À quelques jours de la trêve hivernale, la préfecture du Calvados a ordonné l'évacuation de deux squats, à Caen et à Lisieux. Plusieurs dizaines de demandeurs d'asile, dont des enfants, se retrouvent sans logement. Alors que les voix s'élèvent pour dénoncer la situation, les services de l'État se trouvent démunis.
Deux squats ont été évacués coup sur coup, à quelques jours de la trêve hivernale (du 1ᵉʳ novembre au 31 mars) dans le Calvados. Mardi 29 octobre, les occupants d'un immeuble situé au rond-point de l'Orne à Caen ont été expulsés. "Il y avait là une quarantaine de personnes dont la moitié sont des enfants scolarisés. Personne n'a été relogé", assure Jean-Claude, un militant activiste qui leur vient en aide.
L'État à court de solution pour loger les demandeurs d'asile
Deux jours plus tard, une trentaine d'exilés a dû plier bagage, priés de quitter l'ancien couvent des Sœurs de la Providence à Lisieux. Ils ont pu trouver un nouveau toit d'accueil temporaire dans une maison de retraite désaffectée à Cambremer.

[Entrées tirées d'un recueil]

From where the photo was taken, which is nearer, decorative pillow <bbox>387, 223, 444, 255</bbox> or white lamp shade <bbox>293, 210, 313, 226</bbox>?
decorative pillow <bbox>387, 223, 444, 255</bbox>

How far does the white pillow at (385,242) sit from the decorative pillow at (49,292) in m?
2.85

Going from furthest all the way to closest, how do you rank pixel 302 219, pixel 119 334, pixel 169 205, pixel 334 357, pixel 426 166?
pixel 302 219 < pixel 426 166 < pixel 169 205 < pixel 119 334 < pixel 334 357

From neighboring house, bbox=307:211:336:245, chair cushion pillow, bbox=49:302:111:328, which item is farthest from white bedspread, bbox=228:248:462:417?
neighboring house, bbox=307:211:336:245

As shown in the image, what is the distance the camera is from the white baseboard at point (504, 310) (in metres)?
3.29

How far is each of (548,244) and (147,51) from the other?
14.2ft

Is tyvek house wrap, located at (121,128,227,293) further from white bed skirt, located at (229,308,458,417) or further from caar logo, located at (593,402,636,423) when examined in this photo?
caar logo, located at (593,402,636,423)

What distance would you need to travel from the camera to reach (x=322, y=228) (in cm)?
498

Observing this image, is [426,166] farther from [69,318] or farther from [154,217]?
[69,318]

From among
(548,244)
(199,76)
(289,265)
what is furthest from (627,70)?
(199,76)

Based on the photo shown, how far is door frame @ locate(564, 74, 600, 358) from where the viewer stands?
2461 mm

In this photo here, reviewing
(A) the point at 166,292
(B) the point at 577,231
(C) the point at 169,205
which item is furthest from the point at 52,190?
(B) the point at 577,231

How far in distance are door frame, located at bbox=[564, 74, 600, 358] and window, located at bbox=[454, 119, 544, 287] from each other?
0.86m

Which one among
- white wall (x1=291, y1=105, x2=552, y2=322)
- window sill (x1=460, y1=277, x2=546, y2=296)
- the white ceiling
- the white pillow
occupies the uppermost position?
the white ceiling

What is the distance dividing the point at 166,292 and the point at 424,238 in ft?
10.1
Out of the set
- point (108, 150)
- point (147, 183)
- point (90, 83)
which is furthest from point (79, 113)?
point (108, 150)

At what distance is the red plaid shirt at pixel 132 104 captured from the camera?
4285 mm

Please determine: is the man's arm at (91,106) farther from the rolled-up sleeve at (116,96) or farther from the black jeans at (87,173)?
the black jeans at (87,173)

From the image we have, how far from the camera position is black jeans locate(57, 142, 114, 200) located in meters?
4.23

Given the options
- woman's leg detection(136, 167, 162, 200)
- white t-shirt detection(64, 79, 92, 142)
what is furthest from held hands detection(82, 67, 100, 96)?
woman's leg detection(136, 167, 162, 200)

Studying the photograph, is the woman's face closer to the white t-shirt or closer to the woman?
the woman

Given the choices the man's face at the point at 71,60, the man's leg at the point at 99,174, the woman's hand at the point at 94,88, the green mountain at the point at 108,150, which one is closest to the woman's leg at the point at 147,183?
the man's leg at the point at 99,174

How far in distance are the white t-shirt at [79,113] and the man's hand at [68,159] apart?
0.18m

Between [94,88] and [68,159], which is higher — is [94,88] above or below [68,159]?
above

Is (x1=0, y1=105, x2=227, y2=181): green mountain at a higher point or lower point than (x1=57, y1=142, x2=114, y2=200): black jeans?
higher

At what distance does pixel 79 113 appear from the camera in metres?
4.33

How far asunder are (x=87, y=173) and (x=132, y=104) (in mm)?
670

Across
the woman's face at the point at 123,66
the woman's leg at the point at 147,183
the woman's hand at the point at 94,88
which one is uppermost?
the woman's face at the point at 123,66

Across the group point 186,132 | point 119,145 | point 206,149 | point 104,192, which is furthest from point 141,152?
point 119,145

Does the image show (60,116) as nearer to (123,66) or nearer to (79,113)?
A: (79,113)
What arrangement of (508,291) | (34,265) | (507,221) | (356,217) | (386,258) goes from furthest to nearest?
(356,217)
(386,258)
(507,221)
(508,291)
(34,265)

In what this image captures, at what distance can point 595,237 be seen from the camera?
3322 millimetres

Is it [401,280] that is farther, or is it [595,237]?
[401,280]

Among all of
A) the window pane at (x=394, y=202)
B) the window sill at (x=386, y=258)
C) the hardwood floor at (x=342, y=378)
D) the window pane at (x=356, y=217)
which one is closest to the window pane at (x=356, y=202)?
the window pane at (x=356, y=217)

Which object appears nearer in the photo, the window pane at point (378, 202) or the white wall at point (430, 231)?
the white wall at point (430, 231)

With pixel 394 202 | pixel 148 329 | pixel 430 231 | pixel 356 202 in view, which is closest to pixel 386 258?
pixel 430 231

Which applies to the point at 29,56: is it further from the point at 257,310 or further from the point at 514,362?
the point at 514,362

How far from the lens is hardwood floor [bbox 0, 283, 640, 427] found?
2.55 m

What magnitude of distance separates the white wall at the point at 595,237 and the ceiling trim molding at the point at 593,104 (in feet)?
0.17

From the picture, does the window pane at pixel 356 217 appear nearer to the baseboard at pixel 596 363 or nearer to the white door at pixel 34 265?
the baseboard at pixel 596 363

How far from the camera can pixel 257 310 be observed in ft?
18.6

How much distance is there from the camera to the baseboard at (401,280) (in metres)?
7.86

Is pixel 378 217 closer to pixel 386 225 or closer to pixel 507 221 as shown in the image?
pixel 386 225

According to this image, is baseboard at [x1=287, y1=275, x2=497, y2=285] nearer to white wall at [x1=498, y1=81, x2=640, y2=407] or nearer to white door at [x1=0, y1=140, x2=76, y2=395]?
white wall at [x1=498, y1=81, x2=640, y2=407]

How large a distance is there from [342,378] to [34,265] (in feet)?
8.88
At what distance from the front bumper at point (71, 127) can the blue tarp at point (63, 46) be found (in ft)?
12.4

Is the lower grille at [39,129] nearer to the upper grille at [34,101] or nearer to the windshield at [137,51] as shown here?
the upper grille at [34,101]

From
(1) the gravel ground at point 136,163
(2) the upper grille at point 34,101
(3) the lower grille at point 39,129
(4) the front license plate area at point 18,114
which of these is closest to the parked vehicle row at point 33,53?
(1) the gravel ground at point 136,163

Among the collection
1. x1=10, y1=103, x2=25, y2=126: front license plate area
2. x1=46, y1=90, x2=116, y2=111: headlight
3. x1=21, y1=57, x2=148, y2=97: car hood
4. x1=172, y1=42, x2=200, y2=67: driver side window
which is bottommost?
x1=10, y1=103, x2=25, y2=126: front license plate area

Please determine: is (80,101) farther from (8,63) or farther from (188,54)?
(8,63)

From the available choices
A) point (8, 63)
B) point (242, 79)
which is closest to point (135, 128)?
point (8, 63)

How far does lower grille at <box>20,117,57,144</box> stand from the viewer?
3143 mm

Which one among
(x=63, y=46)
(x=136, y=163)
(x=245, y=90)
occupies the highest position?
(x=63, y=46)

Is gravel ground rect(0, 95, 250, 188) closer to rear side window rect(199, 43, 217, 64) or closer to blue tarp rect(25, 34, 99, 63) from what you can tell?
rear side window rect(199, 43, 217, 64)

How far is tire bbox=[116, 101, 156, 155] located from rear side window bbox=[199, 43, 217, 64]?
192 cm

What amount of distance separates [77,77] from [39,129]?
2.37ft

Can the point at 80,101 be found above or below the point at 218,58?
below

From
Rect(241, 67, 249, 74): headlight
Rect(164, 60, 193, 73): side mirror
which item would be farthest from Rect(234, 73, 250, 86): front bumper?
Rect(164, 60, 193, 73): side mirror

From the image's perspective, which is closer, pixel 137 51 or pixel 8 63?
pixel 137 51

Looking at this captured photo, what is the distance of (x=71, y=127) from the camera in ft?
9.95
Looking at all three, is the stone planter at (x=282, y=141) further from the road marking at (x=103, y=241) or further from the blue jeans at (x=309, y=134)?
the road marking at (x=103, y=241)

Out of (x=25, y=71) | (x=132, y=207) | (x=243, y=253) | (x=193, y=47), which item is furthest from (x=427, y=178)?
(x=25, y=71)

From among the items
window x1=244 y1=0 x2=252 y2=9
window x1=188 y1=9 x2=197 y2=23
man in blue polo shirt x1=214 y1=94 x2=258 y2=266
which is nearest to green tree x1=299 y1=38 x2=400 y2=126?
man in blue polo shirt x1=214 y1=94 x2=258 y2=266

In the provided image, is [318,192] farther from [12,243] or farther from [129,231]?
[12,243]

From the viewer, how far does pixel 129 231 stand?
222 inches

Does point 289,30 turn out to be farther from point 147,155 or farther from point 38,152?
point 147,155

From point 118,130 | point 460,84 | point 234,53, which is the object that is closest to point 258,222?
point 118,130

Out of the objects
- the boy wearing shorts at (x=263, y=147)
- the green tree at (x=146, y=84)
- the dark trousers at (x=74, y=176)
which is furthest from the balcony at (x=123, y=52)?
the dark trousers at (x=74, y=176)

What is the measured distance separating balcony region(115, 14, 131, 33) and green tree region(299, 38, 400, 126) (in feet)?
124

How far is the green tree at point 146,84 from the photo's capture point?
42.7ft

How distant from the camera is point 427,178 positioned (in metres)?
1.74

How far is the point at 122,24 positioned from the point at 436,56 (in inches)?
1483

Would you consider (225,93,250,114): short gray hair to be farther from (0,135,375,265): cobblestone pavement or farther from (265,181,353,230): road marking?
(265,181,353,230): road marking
---
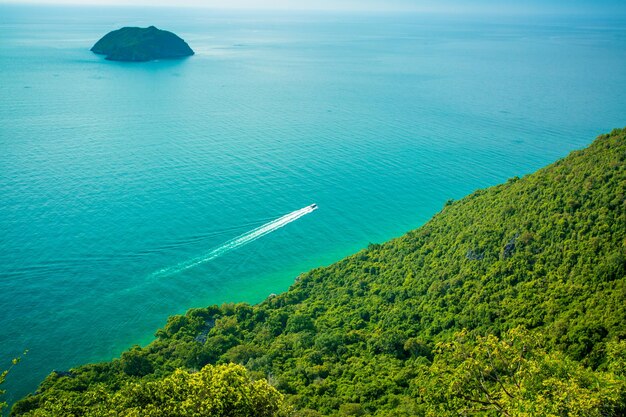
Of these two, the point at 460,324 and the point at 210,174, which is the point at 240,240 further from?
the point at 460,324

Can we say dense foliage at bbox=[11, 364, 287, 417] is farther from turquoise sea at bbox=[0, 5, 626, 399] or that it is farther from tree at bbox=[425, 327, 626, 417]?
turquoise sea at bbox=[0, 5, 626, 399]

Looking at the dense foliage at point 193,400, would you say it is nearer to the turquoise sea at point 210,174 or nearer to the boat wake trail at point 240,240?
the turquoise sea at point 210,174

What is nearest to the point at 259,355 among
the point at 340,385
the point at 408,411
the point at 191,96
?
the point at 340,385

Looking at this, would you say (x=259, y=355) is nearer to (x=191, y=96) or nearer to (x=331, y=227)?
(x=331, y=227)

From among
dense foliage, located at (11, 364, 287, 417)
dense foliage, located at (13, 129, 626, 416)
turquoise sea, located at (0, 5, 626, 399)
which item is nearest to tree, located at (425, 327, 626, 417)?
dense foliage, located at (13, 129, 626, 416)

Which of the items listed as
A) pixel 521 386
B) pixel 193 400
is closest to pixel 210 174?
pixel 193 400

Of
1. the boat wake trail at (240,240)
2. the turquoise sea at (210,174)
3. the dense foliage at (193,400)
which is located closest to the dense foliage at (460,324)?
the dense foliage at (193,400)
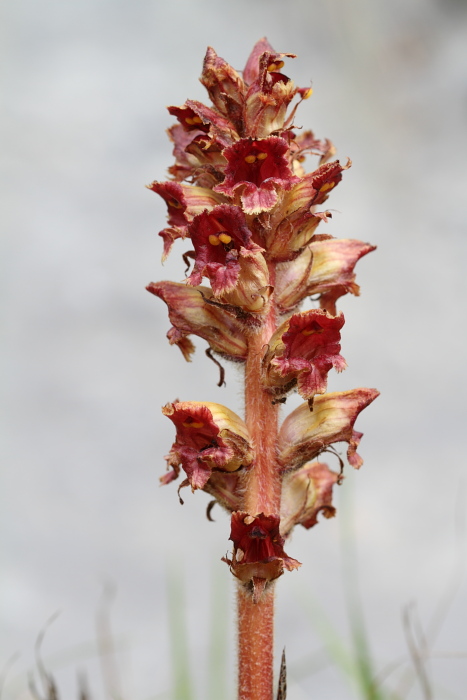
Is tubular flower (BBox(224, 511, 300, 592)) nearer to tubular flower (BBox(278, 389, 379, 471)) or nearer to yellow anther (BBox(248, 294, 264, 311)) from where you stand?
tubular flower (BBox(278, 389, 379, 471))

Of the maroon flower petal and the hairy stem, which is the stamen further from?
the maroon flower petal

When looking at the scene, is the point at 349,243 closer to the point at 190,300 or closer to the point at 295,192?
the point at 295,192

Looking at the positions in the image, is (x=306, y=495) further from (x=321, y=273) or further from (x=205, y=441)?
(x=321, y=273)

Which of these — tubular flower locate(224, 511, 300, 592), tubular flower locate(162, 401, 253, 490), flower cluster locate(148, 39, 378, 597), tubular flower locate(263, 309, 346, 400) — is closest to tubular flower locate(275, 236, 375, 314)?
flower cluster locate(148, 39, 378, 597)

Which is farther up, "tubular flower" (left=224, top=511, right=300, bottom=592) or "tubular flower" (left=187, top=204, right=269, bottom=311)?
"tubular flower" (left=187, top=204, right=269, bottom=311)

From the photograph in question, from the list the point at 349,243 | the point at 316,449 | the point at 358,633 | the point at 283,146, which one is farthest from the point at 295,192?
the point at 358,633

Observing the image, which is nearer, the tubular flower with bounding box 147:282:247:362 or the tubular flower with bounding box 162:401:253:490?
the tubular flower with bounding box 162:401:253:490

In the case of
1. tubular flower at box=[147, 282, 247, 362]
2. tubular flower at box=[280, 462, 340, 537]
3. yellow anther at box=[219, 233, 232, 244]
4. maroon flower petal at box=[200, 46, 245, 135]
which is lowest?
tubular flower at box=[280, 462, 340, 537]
...
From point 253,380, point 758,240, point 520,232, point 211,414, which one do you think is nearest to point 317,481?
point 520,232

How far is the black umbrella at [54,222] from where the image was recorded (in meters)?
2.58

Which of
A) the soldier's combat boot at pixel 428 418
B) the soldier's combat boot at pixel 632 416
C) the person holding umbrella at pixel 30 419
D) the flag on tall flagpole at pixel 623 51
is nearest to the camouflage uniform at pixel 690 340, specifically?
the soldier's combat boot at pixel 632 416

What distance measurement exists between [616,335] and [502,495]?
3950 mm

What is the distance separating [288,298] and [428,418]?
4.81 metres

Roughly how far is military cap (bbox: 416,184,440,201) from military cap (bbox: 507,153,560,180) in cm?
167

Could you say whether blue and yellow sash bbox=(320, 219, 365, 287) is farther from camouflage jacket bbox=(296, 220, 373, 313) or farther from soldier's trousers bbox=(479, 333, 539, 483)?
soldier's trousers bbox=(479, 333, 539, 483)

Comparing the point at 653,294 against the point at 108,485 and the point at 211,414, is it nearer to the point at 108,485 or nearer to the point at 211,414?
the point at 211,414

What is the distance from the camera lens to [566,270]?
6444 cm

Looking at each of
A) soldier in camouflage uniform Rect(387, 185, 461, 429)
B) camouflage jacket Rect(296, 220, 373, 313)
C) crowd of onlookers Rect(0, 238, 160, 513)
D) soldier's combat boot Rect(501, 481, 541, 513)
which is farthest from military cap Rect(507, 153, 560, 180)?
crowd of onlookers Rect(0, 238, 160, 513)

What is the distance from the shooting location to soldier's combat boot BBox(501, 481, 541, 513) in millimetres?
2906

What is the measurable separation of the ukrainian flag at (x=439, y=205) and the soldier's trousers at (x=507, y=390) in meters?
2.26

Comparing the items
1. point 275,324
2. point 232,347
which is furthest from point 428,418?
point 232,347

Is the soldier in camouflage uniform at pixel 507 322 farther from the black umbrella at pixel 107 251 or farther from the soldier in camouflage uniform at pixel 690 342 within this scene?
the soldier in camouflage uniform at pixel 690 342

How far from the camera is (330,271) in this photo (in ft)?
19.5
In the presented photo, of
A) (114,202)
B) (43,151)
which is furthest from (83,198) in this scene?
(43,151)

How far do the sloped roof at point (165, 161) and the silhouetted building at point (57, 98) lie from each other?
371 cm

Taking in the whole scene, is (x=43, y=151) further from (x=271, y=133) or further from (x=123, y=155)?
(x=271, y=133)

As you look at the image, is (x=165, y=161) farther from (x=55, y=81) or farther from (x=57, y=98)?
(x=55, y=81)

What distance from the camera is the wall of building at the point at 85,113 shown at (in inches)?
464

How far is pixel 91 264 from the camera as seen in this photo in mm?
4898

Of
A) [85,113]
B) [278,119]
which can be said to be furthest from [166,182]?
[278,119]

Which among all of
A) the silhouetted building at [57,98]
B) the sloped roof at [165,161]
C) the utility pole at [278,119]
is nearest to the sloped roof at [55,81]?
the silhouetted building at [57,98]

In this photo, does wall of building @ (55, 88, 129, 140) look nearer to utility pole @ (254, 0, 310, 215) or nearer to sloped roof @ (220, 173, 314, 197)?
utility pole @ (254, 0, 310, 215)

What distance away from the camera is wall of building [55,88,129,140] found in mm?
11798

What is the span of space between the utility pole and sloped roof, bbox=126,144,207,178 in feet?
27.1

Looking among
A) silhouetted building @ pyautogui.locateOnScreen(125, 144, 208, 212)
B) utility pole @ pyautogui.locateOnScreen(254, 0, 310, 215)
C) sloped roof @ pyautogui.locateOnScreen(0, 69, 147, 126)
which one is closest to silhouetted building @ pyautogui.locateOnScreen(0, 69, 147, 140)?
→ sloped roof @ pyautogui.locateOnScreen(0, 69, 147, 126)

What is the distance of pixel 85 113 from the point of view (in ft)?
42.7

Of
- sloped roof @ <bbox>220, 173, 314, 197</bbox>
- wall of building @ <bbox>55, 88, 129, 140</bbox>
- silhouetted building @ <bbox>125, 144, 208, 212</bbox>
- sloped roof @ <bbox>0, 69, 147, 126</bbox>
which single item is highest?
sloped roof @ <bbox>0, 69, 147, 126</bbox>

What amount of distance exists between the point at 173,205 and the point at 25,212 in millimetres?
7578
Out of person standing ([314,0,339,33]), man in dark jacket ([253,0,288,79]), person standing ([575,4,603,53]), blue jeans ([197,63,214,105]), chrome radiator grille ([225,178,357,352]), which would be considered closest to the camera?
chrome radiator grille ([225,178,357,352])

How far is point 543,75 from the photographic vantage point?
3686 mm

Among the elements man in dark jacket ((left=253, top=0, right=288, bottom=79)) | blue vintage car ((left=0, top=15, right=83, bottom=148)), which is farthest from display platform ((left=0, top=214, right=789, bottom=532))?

# Mise en pratique
A - Répondez brièvement à ces questions sur l'article consacré aux squats évacués dans le Calvados :
(i) Quelle période couvre la trêve hivernale ?
(ii) Quel jour les occupants de l'immeuble du rond-point de l'Orne, à Caen, ont-ils été expulsés ?
(iii) Où les exilés priés de quitter l'ancien couvent de Lisieux ont-ils trouvé un accueil temporaire ?
B - Rédigez la suite de l'article sur les squats évacués dans le Calvados, à partir de sa dernière phrase.

# Corrigé des exercices
A -
(i) Du 1ᵉʳ novembre au 31 mars.
(ii) Le mardi 29 octobre.
(iii) Dans une maison de retraite désaffectée à Cambremer.

B -
Pour ces personnes, toutes de nationalités étrangères, la préfecture du Calvados n'a pas proposé de relogement. Quand bien même elle le voudrait, elle ne le pourrait pas, car l’hébergement d’urgence est actuellement saturé dans le département.
"Les gens n'ont que la rue ou les squats"
"C'est terrible. Avant, les personnes pouvaient bénéficier d'un hébergement d'urgence du 115. Aujourd'hui, ça n'est plus possible, déplore Philippe Morice, du collectif Solidarité Exilés Lisieux. Il peut éventuellement y avoir une solution si une famille a un enfant de moins de trois ans, mais aujourd'hui, pour la plupart des gens sans papiers, il n'y a que la rue ou les squats".
L'une des raisons de cette pénurie d'habitations, c'est la fermeture en urgence de La Feuilleraie, à Mondeville. Autrefois maison du directeur de la SMN (Société Métallurgique de Normandie), puis Ehpad, ce bâtiment abritait depuis plusieurs années une quarantaine de familles, soit plus d'une centaine de résidents, demandeurs d'asile.
Alerté par un rapport d'expertise alarmant sur l'état des lieux, la maire de Mondeville a été contrainte de fermer la structure. "L'expert parle de péril imminent, d'effondrement de toiture, de risques d'incendie... Je suis obligée de fermer, je suis responsable pénalement", déclarait en avril dernier Hélène Burgat.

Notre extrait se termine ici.